It will be manifest again on Sunday when voters go to the polls in the first round of elections in Peru, where Ollanta Humala, a radical nationalist, is widely tipped to emerge as eventual victor. He has promised an end to "neo-liberal" policies and regularly attacks foreign companies. But the prospect does not greatly trouble fund managers: they see little chance of his defaulting on his country's debt.
Hugo Chávez, Venezuela's radical anti-American leader, may be deploying revenues from the western hemisphere's largest oil reserves in order to sow the seeds of what he calls "21st-century socialism". No matter: the country's oil wealth is seen as buttressing solvency.
For portfolio investors, countries such as Bolivia - where Evo Morales, a radical indigenous leader who won a landslide victory at polls in December, has confirmed plans to nationalise the gas industry - are too small to count. But of late, radicalism has been spreading beyond the Andes. In the last few months Néstor Kirchner, Argentina's radical president, has nationalised a foreign utility, imposed price controls and sacked Roberto Lavagna, his market-friendly finance minister.

Exercise A: In the passage on Latin American politics and investors, why are fund managers not greatly troubled by the prospect of Ollanta Humala winning in Peru?
Exercise B: Could you continue the passage on Latin American politics and investors, starting right after its last sentence?
The passage on Latin American politics and investors is separate from the material.

Information provided:
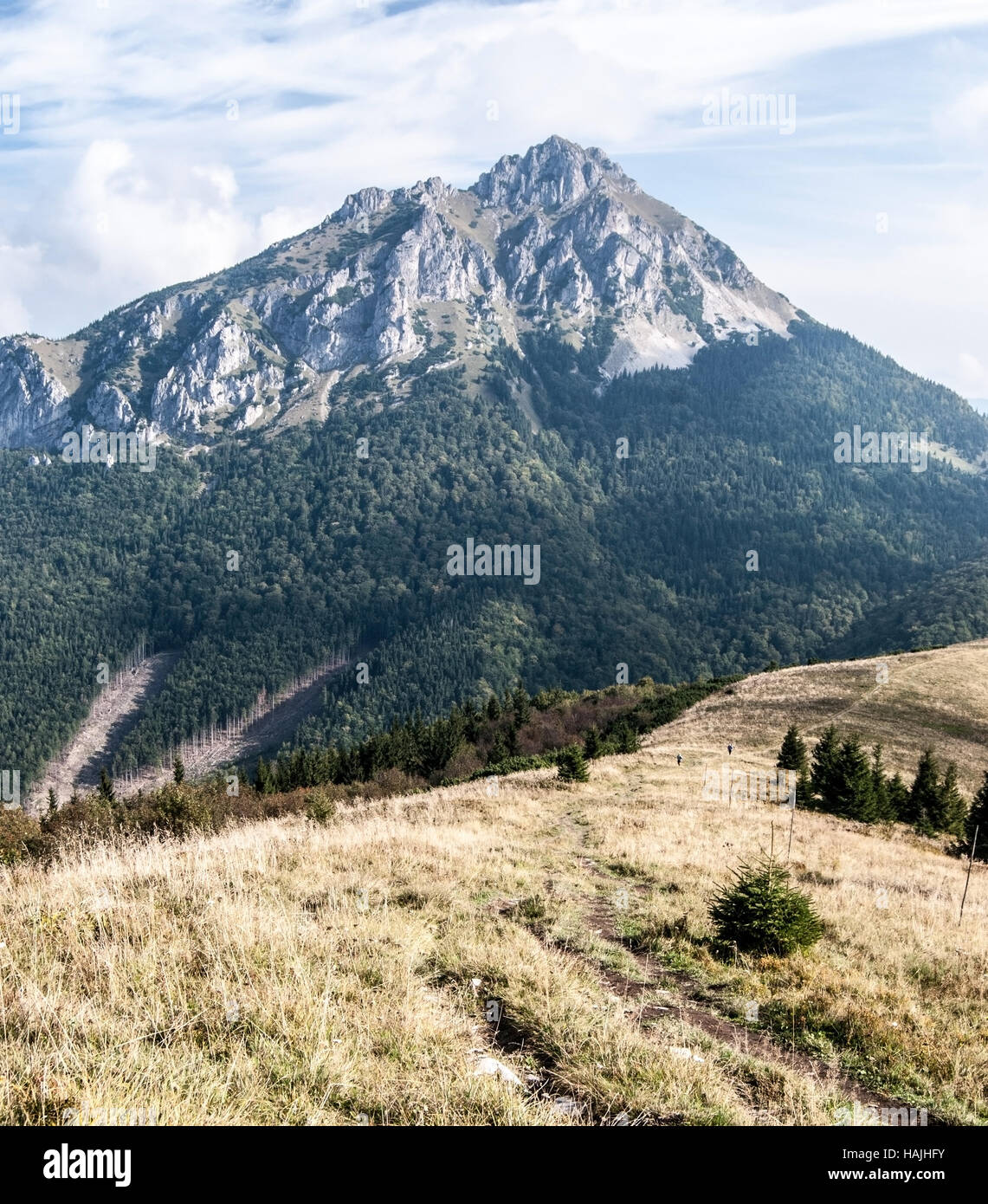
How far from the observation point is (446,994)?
7309 mm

Written reply A: They see little chance of Humala defaulting on Peru's debt. That holds even though he has promised to end "neo-liberal" policies and regularly attacks foreign companies.

Written reply B:
Last year his government negotiated a deal to restructure defaulted debt. So draconian were its terms that it seemed guaranteed to exclude the country from fresh borrowing on international capital markets. But nothing, it seems, can dim investors' enthusiasm: less than a year later, many are willing to lend it money at a fraction of the rates they charged a few years ago.
And in Brazil, leftwing president Luiz Inácio Lula da Silva is maintaining his commitment to conservative fiscal and monetary policy - although that is starting looking more threadbare following the resignation last week of the fiscally orthodox Antonio Palocci as finance minister amid the latest of a series of corruption scandals.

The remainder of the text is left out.